What you will do
1. Summarize the passage on saving lettuce seeds in three sentences.
2. According to the passage on saving lettuce seeds, what does placing a small mesh bag around the seed head accomplish? Answer in one or two sentences.
3. Copy the portion of the passage on saving lettuce seeds starting with "Shake the bolted" and going on through "Store Your Seeds?".

Step Two: Protect the Flower Heads as They Form

You'll need to leave your favorite lettuce plants in your garden while they go to seed. You'll no longer be harvesting leaves from them, but you'll soon be able to admire the dozens of pretty lettuce flowers they produce. These flowers attract pollinators to your garden right around the time your fruiting plants need pollination.

Lettuce flowers form from top to bottom on the plant. Most of these little florets will self pollinate (meaning you don't need insects to come visiting), but it is possible for them to cross pollinate if you have a bunch of different lettuce varieties growing close together and flowering at the same time. If you're concerned about cross pollination, just place a small mesh bag (you know, like those little organza bags you might store jewelry in) around the seed head. This will keep pollinators out, and it also helps collect any seeds that might fall and be carried away by the wind.

Your plants will also need to be staked or placed inside an obelisk trellis now that they've grown so tall to prevent them from falling over.

lettuce flowers about to open up

Step Three: Collect the Seeds

Lettuce seeds are ready for harvest about 2 to 4 weeks after the flowers have formed. As soon as your flower heads begin drying up, cut the entire lettuce plant at its base, right at the soil level, using a clean pair of pruners. Tie a piece of twine around the stem and hang the plant upside down in a cool, dry place for a couple of days. The seeds will need to be completely dried out before you collect them or they could mildew. You'll know they're dry when they're nice and loose and ready to fall off.

Shake the bolted lettuce plant over a bucket or tarp to collect the little brown seeds. Use your fingers to rub free any stubborn seeds. Before storing the seeds, pick through and remove the chaff (the debris from the dead plant).

Each little lettuce floret can contain up to 25 seeds, so you should be looking at a pretty large supply of lettuce seeds for next year.

how to save lettuce seeds

How to Store Lettuce Seeds Saved from Your Garden

Store your collected lettuce seeds in a paper sack, a jar, or an envelope. Be sure to label with the date collected and the type of lettuce seed. Your seeds can potentially last up to five years if you store them properly (in other words, protect them from heat, direct sunlight, and moisture to prevent mold and premature sprouting).

Need a Place to Store Your Seeds?

Keep seeds organized and ready for sowing with this handy seed organizer tin. The galvanized finish lends timeless style, and calendar dividers ensure seeds are in hand at the perfect time for planting.

How I Inadvertently Grew the World's Tallest Lettuce Plant While Waiting on Seeds to Form

My favorite salad mix is called Rocky Top lettuce mix, from Baker Creek Seeds. It's similar to a spring mix you'd buy from the grocery store (but way tastier, of course), so it's got romaine, red lettuce, butter crunch, and then some rare heirloom seeds.

Lucy, the world's tallest lettuce plant, grew from this seed mix and was clearly an heirloom lettuce. (Yes, I did name her.)

I planted seeds from this mix at the end of February, and just two months later, the resulting plants started to bolt. I removed Lucy's friends from the garden, but Lucy herself was just looking too beautiful to cut. Sure, she was bolting and growing taller, but she didn't appear scraggly or out of control. She still looked like she was living her best life, so I left her to stand tall in all her bolting glory.

Records supplied
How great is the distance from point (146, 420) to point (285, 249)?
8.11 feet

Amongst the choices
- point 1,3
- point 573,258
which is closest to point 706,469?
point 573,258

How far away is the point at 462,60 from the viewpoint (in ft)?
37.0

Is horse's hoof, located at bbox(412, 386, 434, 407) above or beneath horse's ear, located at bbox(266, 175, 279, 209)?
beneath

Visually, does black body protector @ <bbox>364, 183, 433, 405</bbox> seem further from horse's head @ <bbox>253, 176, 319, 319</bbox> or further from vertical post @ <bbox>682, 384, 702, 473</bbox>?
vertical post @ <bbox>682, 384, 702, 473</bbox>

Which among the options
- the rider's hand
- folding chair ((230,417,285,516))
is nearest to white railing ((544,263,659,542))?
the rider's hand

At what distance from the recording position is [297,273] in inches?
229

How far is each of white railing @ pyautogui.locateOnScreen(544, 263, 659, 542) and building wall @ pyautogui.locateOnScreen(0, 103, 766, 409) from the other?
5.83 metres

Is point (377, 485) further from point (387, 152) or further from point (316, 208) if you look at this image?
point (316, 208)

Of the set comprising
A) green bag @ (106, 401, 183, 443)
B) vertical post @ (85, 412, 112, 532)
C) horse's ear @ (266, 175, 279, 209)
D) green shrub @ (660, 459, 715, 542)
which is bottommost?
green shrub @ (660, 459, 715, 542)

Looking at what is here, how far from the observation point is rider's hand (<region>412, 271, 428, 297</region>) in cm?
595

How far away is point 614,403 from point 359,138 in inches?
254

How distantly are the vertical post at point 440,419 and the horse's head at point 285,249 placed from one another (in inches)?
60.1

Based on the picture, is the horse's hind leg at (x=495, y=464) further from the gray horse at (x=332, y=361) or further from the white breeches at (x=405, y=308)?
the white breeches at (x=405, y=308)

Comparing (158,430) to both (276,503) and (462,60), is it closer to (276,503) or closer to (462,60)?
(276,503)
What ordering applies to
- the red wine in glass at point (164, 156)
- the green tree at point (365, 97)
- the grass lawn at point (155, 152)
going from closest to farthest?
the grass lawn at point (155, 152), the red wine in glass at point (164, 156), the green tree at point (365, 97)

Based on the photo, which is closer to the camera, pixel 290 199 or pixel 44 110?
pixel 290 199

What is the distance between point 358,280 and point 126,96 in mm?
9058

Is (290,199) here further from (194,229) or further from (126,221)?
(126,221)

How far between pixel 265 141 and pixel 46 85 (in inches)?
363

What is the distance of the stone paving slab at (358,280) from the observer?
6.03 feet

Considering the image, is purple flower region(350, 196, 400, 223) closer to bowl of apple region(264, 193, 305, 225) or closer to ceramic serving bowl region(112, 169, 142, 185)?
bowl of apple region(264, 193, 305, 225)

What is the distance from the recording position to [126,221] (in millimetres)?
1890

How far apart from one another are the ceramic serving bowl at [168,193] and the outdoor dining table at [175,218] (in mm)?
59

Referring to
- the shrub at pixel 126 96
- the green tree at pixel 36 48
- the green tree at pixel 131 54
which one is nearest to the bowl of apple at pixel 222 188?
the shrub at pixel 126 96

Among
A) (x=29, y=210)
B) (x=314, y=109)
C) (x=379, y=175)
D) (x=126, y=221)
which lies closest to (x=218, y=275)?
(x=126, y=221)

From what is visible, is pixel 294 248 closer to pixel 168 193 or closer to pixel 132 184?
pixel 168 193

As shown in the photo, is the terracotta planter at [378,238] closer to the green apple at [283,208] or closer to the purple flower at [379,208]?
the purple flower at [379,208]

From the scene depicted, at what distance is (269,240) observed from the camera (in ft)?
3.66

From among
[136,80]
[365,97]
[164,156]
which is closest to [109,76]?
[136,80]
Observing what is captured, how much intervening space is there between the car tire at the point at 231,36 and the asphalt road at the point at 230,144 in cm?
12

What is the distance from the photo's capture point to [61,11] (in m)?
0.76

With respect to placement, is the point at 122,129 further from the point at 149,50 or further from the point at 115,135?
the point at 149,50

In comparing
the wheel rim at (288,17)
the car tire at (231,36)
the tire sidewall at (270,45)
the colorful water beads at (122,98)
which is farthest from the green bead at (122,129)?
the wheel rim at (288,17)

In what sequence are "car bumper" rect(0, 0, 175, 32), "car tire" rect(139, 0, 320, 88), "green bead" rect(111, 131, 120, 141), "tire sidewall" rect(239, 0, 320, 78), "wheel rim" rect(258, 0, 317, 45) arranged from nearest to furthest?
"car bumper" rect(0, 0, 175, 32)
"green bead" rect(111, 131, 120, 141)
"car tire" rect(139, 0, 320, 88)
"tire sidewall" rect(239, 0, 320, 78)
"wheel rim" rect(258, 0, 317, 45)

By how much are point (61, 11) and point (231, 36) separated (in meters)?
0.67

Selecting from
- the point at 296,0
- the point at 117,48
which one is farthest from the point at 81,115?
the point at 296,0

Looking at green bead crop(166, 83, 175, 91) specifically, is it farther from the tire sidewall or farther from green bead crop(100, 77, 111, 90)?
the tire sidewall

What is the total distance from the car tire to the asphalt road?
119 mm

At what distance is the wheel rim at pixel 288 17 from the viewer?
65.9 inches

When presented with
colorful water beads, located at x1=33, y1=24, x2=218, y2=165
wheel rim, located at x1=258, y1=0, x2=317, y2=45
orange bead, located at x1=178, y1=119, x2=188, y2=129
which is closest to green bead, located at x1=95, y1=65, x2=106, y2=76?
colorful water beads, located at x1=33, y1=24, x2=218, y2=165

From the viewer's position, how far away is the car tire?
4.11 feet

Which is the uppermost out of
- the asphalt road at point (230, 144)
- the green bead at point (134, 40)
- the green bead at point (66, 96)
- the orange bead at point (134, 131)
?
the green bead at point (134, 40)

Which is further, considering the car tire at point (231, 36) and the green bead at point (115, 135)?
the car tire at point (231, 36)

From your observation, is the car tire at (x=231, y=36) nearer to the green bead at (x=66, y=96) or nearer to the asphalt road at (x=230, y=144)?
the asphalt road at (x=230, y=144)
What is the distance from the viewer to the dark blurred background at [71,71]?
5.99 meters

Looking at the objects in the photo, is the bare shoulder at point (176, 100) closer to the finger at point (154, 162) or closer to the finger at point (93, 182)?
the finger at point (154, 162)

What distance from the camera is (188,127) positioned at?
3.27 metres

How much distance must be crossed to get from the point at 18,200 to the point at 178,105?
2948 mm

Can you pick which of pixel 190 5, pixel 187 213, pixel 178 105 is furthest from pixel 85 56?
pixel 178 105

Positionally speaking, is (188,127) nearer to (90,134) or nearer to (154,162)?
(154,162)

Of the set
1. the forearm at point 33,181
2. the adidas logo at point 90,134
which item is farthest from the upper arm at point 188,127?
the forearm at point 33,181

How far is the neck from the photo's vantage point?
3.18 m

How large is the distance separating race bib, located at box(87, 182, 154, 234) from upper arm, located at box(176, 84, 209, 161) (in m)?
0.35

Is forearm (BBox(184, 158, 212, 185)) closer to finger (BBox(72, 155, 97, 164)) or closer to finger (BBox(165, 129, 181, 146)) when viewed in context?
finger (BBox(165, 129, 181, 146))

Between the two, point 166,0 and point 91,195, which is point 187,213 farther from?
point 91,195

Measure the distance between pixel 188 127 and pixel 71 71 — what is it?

Exercise responses
1. Lettuce plants chosen for seed are left in the garden to flower. They are staked or placed in a trellis, and a mesh bag can be placed around the seed head if cross pollination is a concern. About 2 to 4 weeks after the flowers form, the plant is cut at its base, hung upside down until completely dry, and shaken to collect the seeds, which are cleaned of chaff and stored labeled and protected from heat, direct sunlight, and moisture for up to five years.

2. The bag keeps pollinators out, which prevents cross pollination when different lettuce varieties grow close together and flower at the same time. It also helps collect seeds that might fall and be carried away by the wind.

3.
Shake the bolted lettuce plant over a bucket or tarp to collect the little brown seeds. Use your fingers to rub free any stubborn seeds. Before storing the seeds, pick through and remove the chaff (the debris from the dead plant).

Each little lettuce floret can contain up to 25 seeds, so you should be looking at a pretty large supply of lettuce seeds for next year.

how to save lettuce seeds

How to Store Lettuce Seeds Saved from Your Garden

Store your collected lettuce seeds in a paper sack, a jar, or an envelope. Be sure to label with the date collected and the type of lettuce seed. Your seeds can potentially last up to five years if you store them properly (in other words, protect them from heat, direct sunlight, and moisture to prevent mold and premature sprouting).

Need a Place to Store Your Seeds?